Bottom line: I don’t think anyone outside SAFE has a good read on what is really happening. Today’s leaks probably refer to end November numbers. The end December numbers should be back above $1.9 trillion absent enormous capital outflows. Currency moves will push up the dollar value of China’s reserves in December, after pushing them down in October and November. Roughly $20 billion in valuation losses from currency moves isn’t enough to offset China’s likely q4 trade surplus ($75 billion in the first two months, likely to be close to $100 billion for the quarter). Even if $25 billion in equity losses are added to the $20 billion in estimated currency losses, China’s reserves should still be growing absent significant capital outflows ...

There is a bigger point as well: China doesn’t release its reserves data in a transparent way. The CIC hasn’t carried through on its stated desire to be as transparent as Norway’s sovereign fund. And the PBoC is less transparent than most other central banks. Even the Saudis -- hardly a beacon of transparency -- have formally released data on their October reserves.

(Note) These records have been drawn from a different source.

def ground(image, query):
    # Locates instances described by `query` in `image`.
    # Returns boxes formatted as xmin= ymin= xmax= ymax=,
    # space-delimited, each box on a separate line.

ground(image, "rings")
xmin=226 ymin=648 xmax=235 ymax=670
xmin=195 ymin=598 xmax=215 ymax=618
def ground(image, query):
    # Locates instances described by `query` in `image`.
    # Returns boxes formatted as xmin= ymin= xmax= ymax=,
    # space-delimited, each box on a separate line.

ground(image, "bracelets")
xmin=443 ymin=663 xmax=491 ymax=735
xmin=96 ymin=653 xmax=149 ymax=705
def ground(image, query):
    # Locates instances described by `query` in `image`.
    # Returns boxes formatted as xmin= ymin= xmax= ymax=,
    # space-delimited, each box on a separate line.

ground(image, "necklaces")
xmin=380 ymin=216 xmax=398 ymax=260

The main reason outsiders don’t know what is happening is that China’s leadership doesn’t want seem to want outsiders to know what is happening ...

* If China’s headline reserves fell by around $16b in October (as one source suggests), that doesn’t imply that any money actually left China. Currency valuation losses in October could easily have been over $60 billion -- which would imply underlying reserve growth was still positive. Very roughly, $60b - $15 = $45b in "valuation adjusted" reserve growth, or about $10b more than implied by China’s October trade surplus. On the other hand, the PBoC’s other foreign assets (the dollar reserve requirement imposed on the state banks) fell in October -- which might otherwise have been expected to have pushed China’s headline reserves up more. All in all, the limited available data suggests modest hot money outflows in October. I would guess those outflows picked up in November -- and don’t yet have a guess for December.